*Reading text*:
When compiling, we do not use the -g parameter, directly using gcc example.c -o example to compile, thus generating example as an unsigned executable file.

5.2 Disassembling to Obtain Key Information

Next, use GDB to load this unsigned executable program, enter “gdb example” to start GDB. Then, we will disassemble the key functions in the program, taking the main function as an example, and enter the command “disassemble main” in GDB.

Executing this command will yield disassembled code similar to the following:

Dump of assembler code for function main:
   0x0804841d <+0>:     push   %ebp
   0x0804841e <+1>:     mov    %esp,%ebp
   0x08048420 <+3>:     and    $0xfffffff0,%esp
   0x08048423 <+6>:     sub    $0x20,%esp
   0x08048426 <+9>:     movl   $0xa,0x1c(%esp)
   0x0804842e <+17>:    movl   $0x14,0x18(%esp)
   0x08048436 <+25>:    mov    0x18(%esp),%eax
   0x0804843a <+29>:    mov    0x1c(%esp),%edx
   0x0804843e <+33>:    add    %edx,%eax
   0x08048440 <+35>:    mov    %eax,0x14(%esp)
   0x08048444 <+39>:    mov    0x14(%esp),%eax
   0x08048448 <+43>:    mov    %eax,0x4(%esp)
   0x0804844c <+47>:    movl   $0x8048510,(%esp)
   0x08048453 <+54>:    call   0x8048300 <printf@plt>
   0x08048458 <+59>:    mov    $0x0,%eax
   0x0804845d <+64>:    leave
   0x0804845e <+65>:    ret
End of assembler dump.

*Activity 1*:
Answer these questions from the GDB passage.
(a) What command compiles the program without the -g parameter?
(b) What command is entered in GDB to disassemble the main function?
(c) Which function does the instruction at offset <+54> call?
*Activity 2*: Print, word for word, the section of the GDB passage that starts at "When compiling, we" and ends at "unsigned executable file.".

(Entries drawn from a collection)

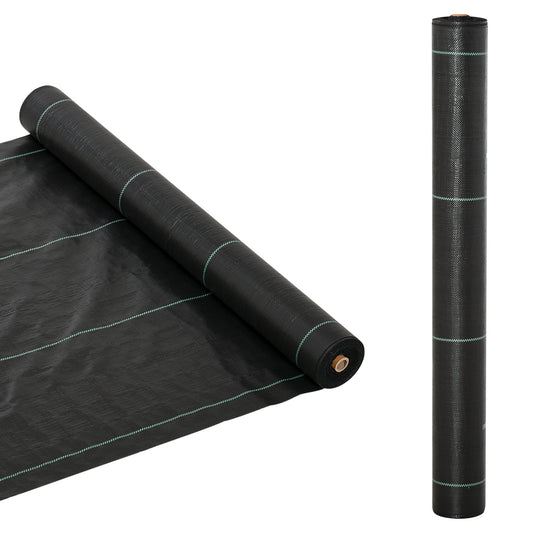 1m x 50m Weed Control Membrane, Heavy Duty Weed Control Barrier Fabric, 100gsm Ground Cover for Patios, Garden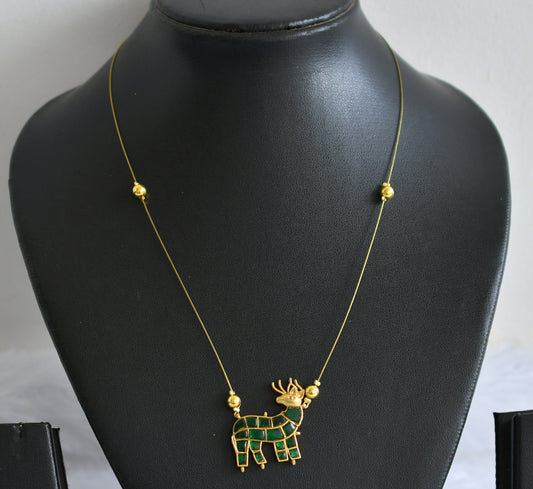 Gold tone green kundan jadau deer invisible necklace dj-49344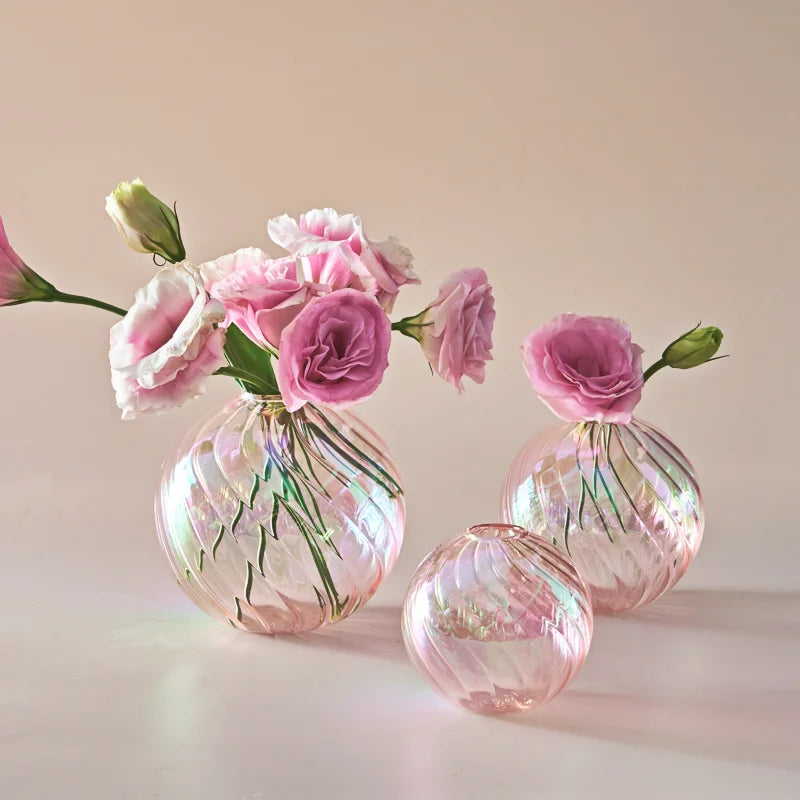 Glaskugel-Vase irisierend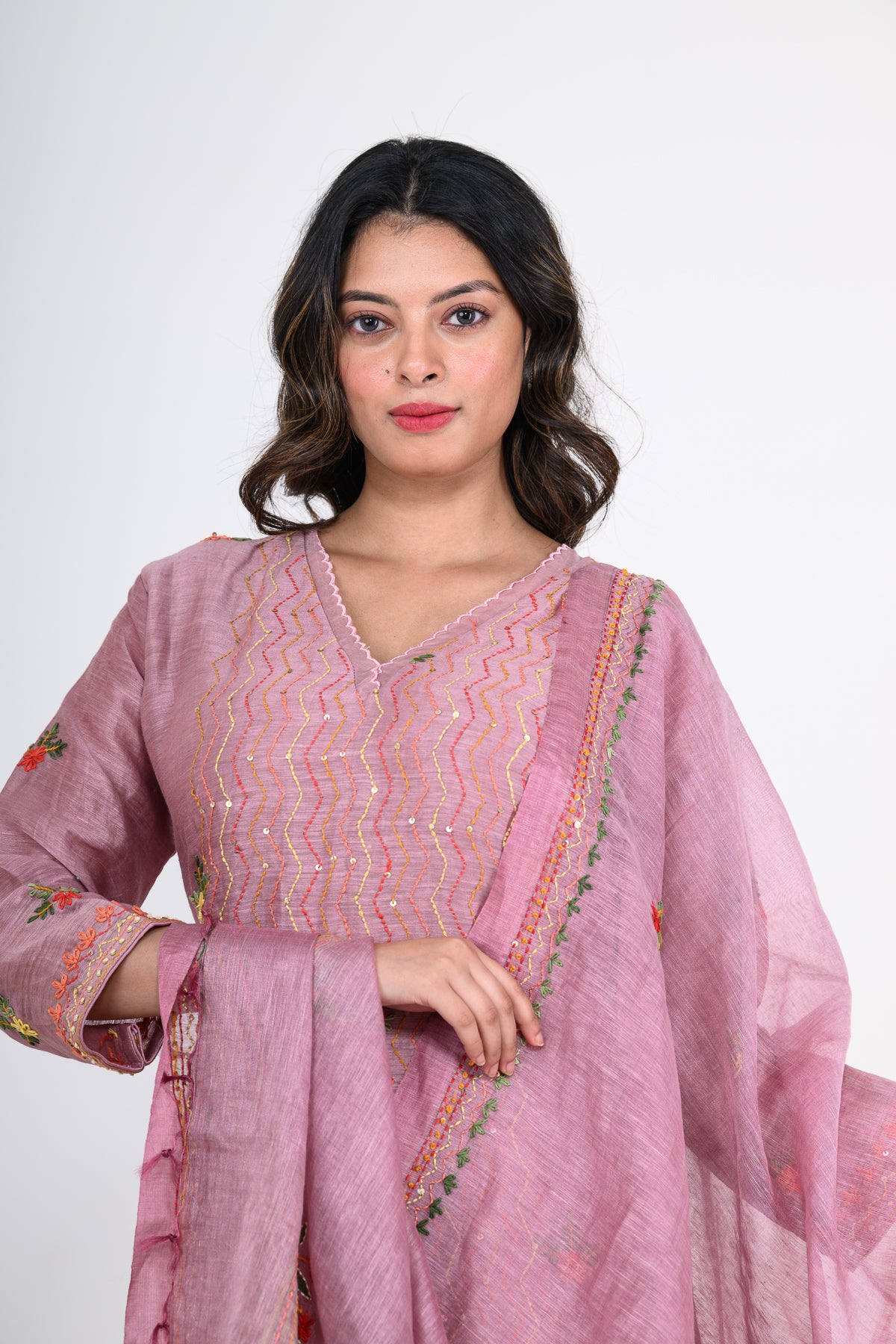 Mauve Purple Handprinted Kurta Set with Katha & Tikki Highlight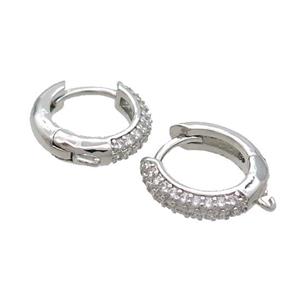 Copper Hoop Earring Pave Zircon Platinum Plated, approx 14.5mm dia [FN34650]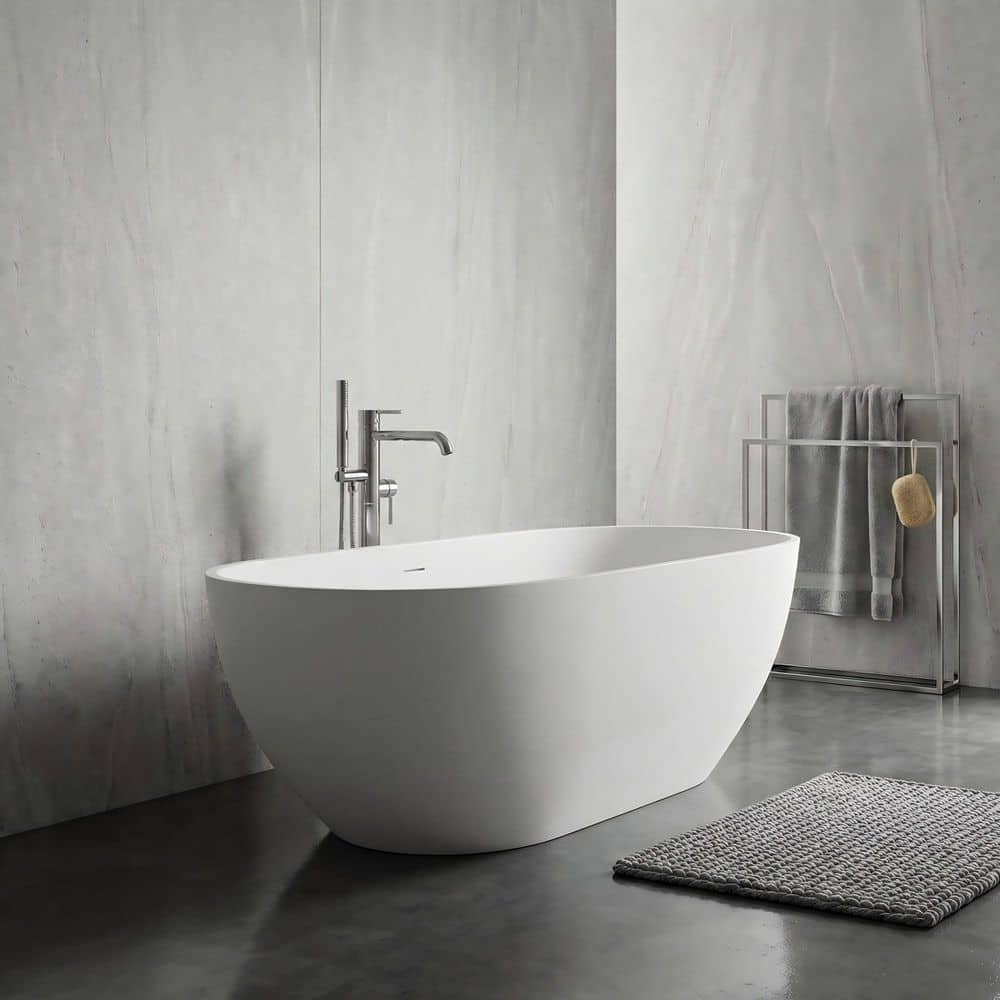 L'Appartement シュタンバウム LB-2 Short Bl VANITYFUS 69 in. Stone Resin Flatbottom Solid Surface Freestanding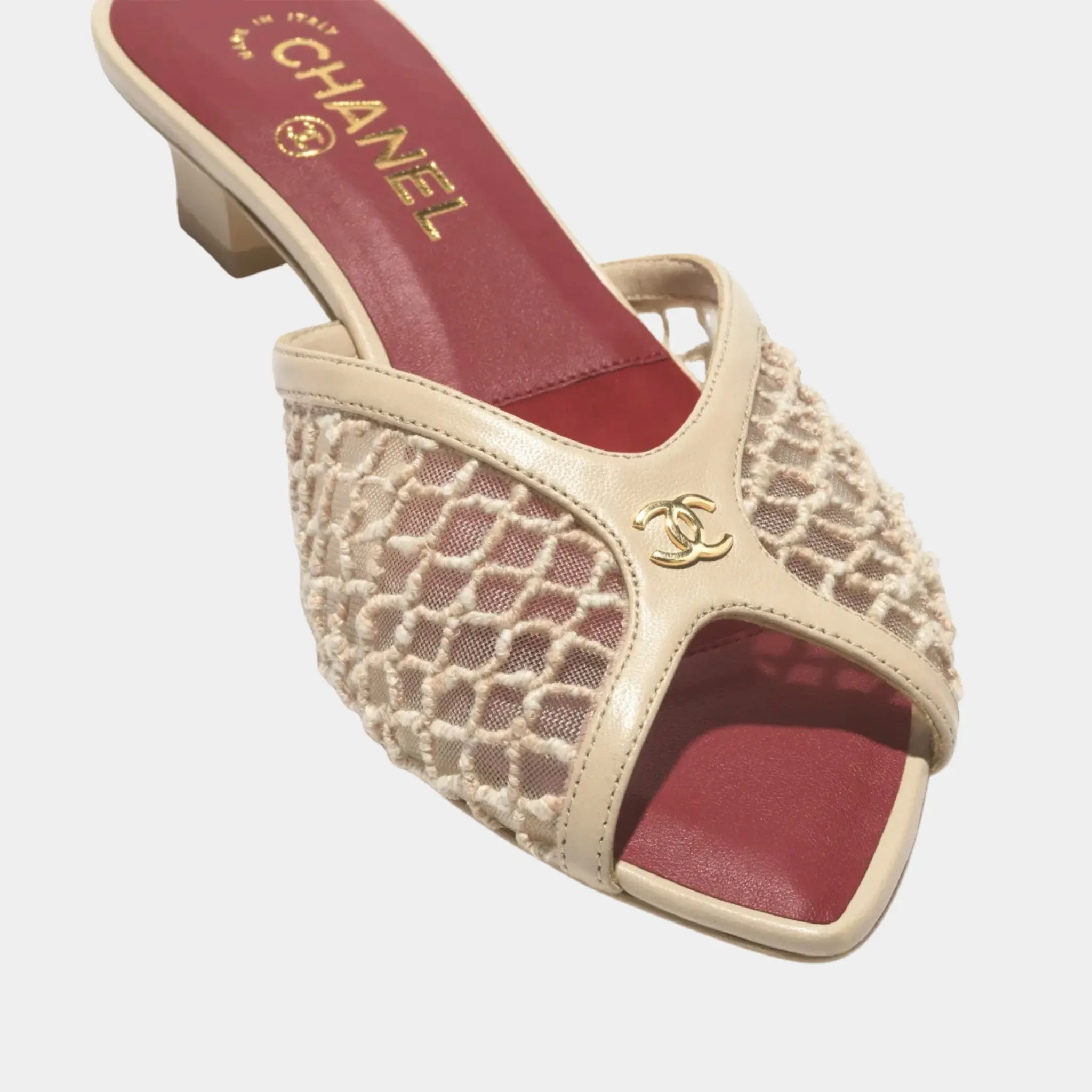 Mules in Mixed Fibers Cotton & Lambskin - Image 3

*Expected answer 1*:
(a) gcc example.c -o example
(b) disassemble main
(c) printf@plt

*Expected answer 2*:
When compiling, we do not use the -g parameter, directly using gcc example.c -o example to compile, thus generating example as an unsigned executable file.